11/18/2024 | Press release | Distributed by Public on 11/18/2024 16:02
Gulfport, MS - A Mississippi corporation operating as Mary Mahoney's Old French House restaurant in Biloxi, Mississippi, and its co-owner and manager, Anthony Charles Cvitanovich, were sentenced today on charges arising from their participation in a long-standing conspiracy to misbrand seafood by substituting inexpensive imported fish for the local premium species they advertised and declared on their menus.
The court accepted the terms of a plea agreement Mary Mahoney's reached with the government and sentenced the company to five years of probation and ordered it to pay a total penalty of $1,499,000, which included $149,000 as a criminal fine and $1,350,000 in forfeiture for some of the proceeds it had obtained from its fraudulent sales of seafood to its customers.

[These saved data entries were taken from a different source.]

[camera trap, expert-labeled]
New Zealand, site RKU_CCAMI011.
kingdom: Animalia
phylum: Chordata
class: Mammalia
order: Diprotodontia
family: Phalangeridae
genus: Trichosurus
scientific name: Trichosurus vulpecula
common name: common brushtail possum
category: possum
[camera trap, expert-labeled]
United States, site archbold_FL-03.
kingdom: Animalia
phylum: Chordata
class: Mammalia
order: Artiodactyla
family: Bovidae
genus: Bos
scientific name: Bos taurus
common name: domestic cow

The Court also imposed special conditions of supervision, to include that Mary Mahoney's maintain for no less than five years, records describing the species, sources, and the cost of the seafood it acquires for sale to its customers, and that it make these records available to any federal, state, or local governmental authority that regulates or monitors the service and distribution of food for human consumption and to any such agency that regulates the harvesting, storage, labeling, or sale of seafood. The Court also ordered as a condition of supervision that Mary Mahoney's shall answer truthfully any inquiry from any governmental agency and from any customer as to the species, source, and cost of any seafood it prepares, serves, sells or advertises for sale.

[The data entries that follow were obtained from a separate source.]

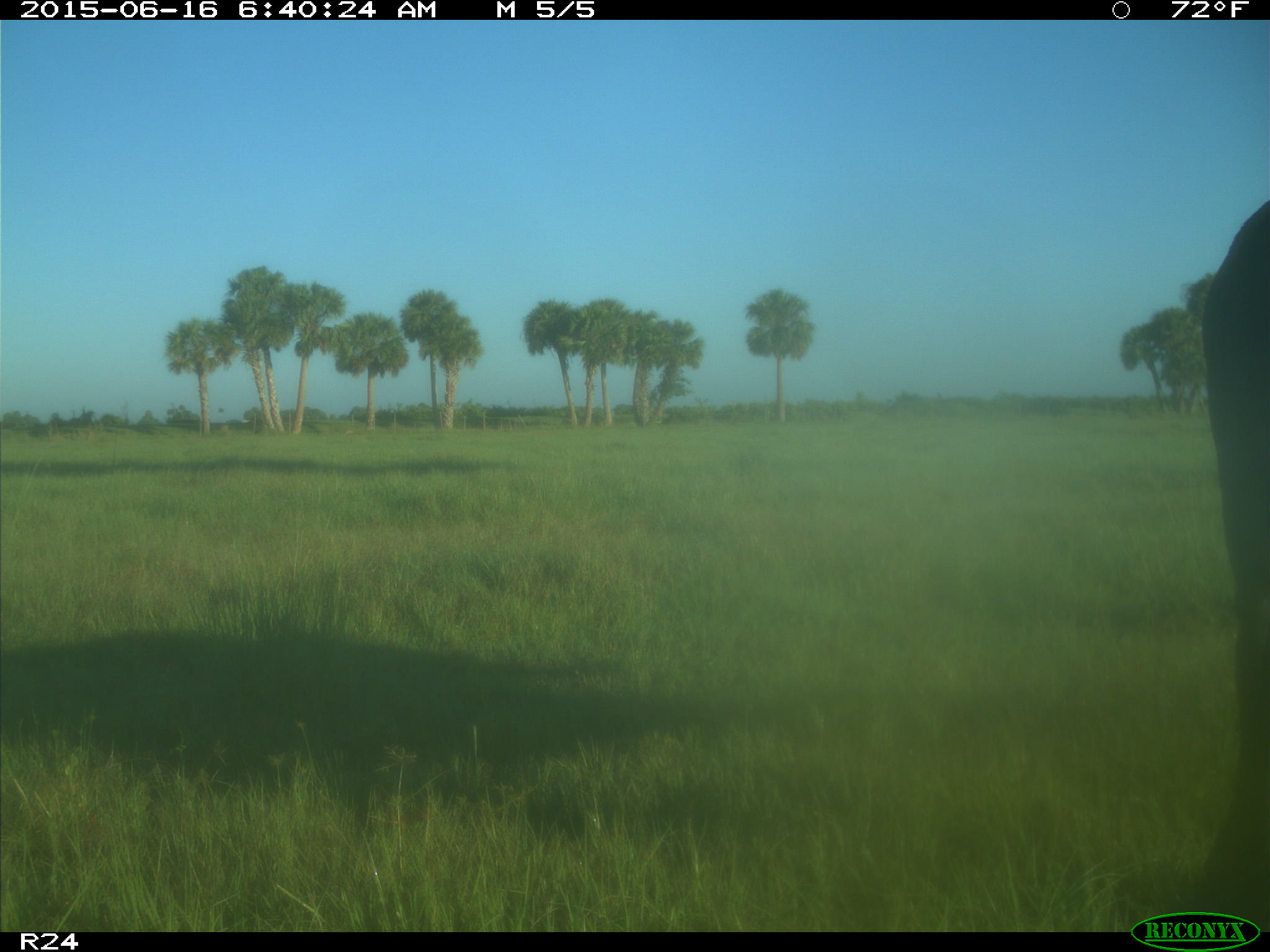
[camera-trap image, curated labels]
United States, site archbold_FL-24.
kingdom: Animalia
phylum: Chordata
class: Mammalia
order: Artiodactyla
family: Bovidae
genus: Bos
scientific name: Bos taurus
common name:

On May 30, 2024, Mary Mahoney's pled guilty to a felony charging the corporation with conspiracy to misbrand seafood and wire fraud in connection with a scheme that began as early as 2002 and continued through November of 2019. Mahoney's, founded in 1962, admitted that between December 2013 and November 2019, the company and its co-conspirators at a Biloxi seafood wholesaler fraudulently sold as local premium species approximately 58,750 pounds (over 29 tons) of fish that was actually frozen and imported from Africa, India, and South America.

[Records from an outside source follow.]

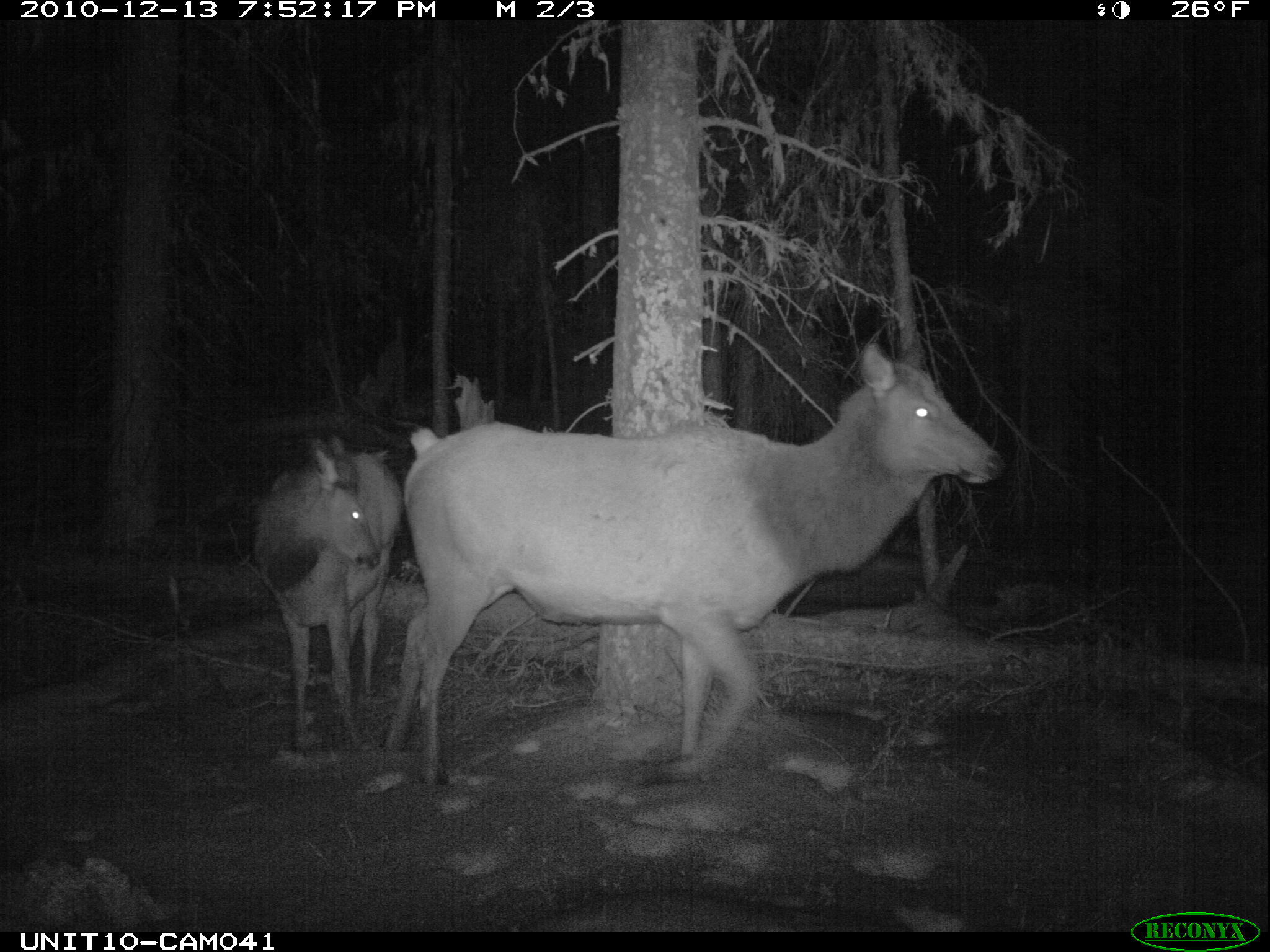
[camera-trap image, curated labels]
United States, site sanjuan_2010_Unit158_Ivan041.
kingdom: Animalia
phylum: Chordata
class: Mammalia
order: Artiodactyla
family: Cervidae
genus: Cervus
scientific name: Cervus elaphus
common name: red deer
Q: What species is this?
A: Cervus elaphus (red deer).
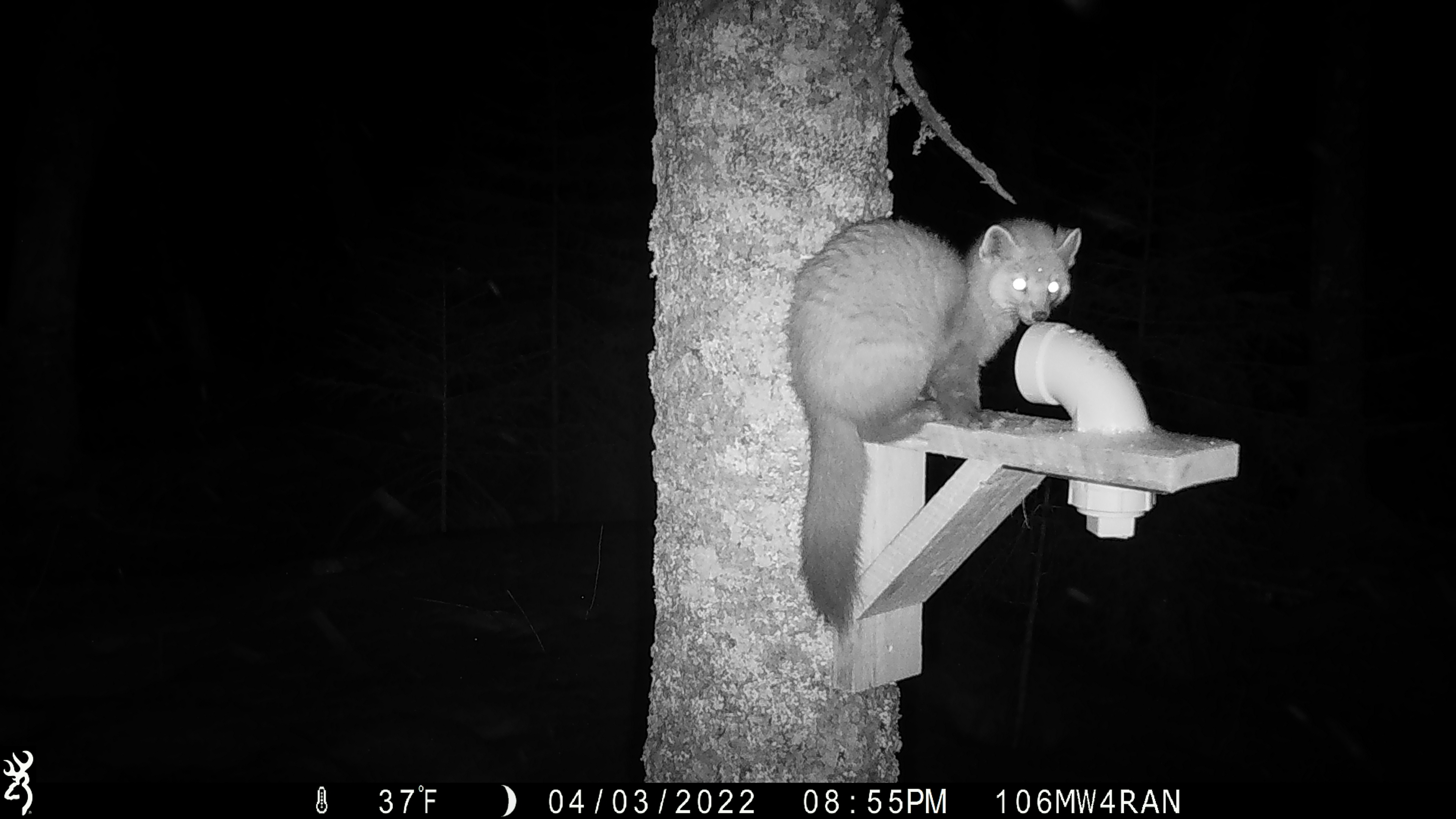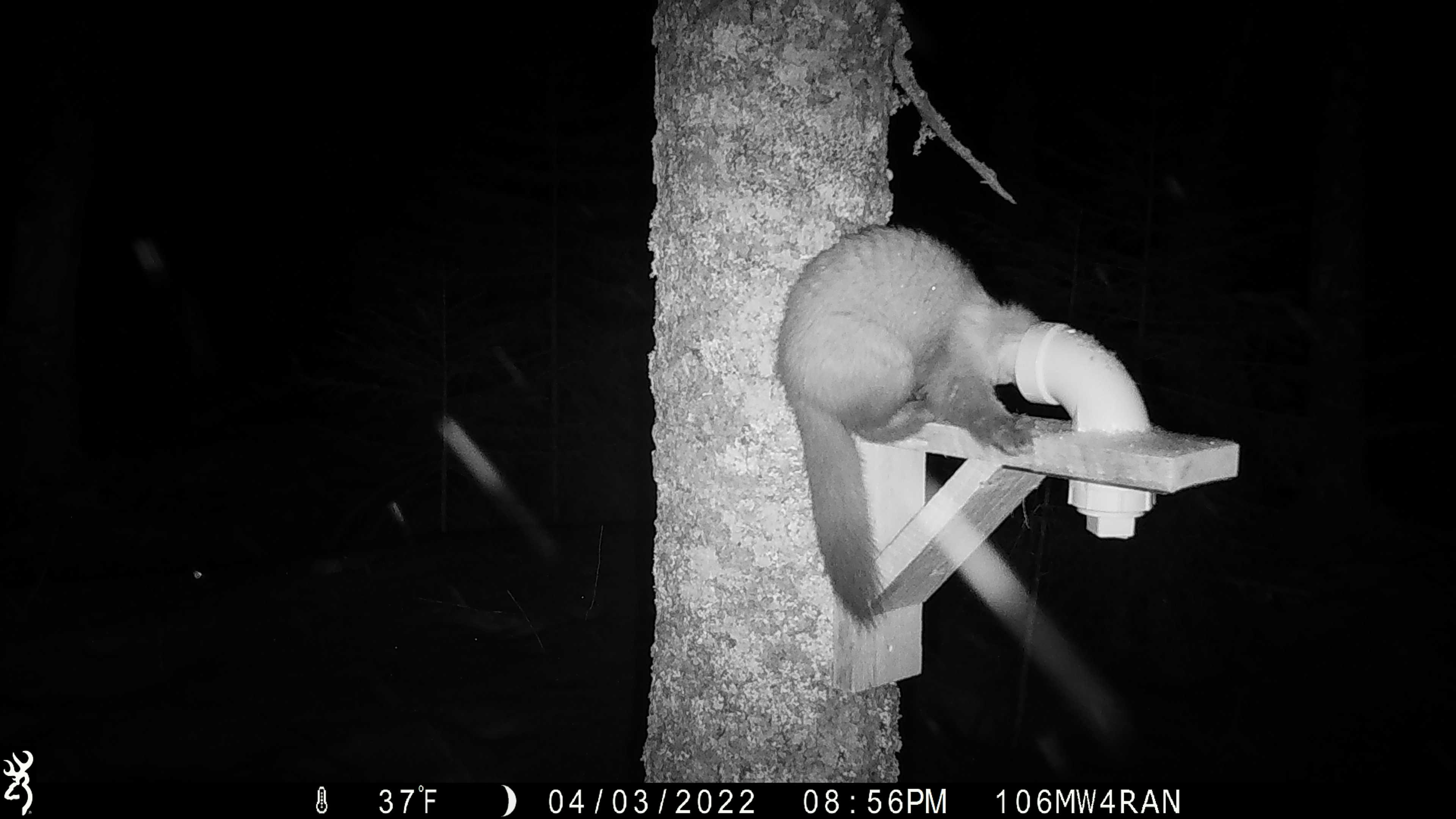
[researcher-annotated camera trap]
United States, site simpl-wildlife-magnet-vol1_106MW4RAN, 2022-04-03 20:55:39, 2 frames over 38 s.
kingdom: Animalia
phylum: Chordata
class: Mammalia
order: Carnivora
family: Mustelidae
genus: Martes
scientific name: Martes americana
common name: american marten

Mahoney's co-owner/manager, Anthony Charles Cvitanovich, 55, was sentenced to a term of probation for 3 years, and 4 months of home detention. He was also ordered to pay a fine of $10,000.00. On May 30, 2024, Mr. Cvitanovich pled guilty to a felony Information, charging him with misbranding of seafood during 2018 and 2019.
"Misbranding foreign seafood as premium, locally caught fish hurts the Gulf Coast seafood industry and defrauds customers that paid to taste the real thing," said U.S. Attorney Todd Gee. "This investigation and today's sentence will hopefully send a message that the Department of Justice is serious about holding businesses accountable that mislabel food sources."
U.S. Attorney Todd W. Gee of the Southern District of Mississippi and Environment and Natural Resources Division Assistant Attorney General Todd Kim made the announcement.
The Food and Drug Administration - Office of Criminal Investigations initiated the case.
Assistant U.S. Attorney Andrea C. Jones and Senior Trial Attorney Jeremy F. Korzenik of the Justice Department's Environment and Natural Resources Division are prosecuting the case.
In related charges, the Biloxi seafood wholesaler Quality Poultry and Seafood and two of its managers are scheduled for sentencing on Monday, December 11, 2024.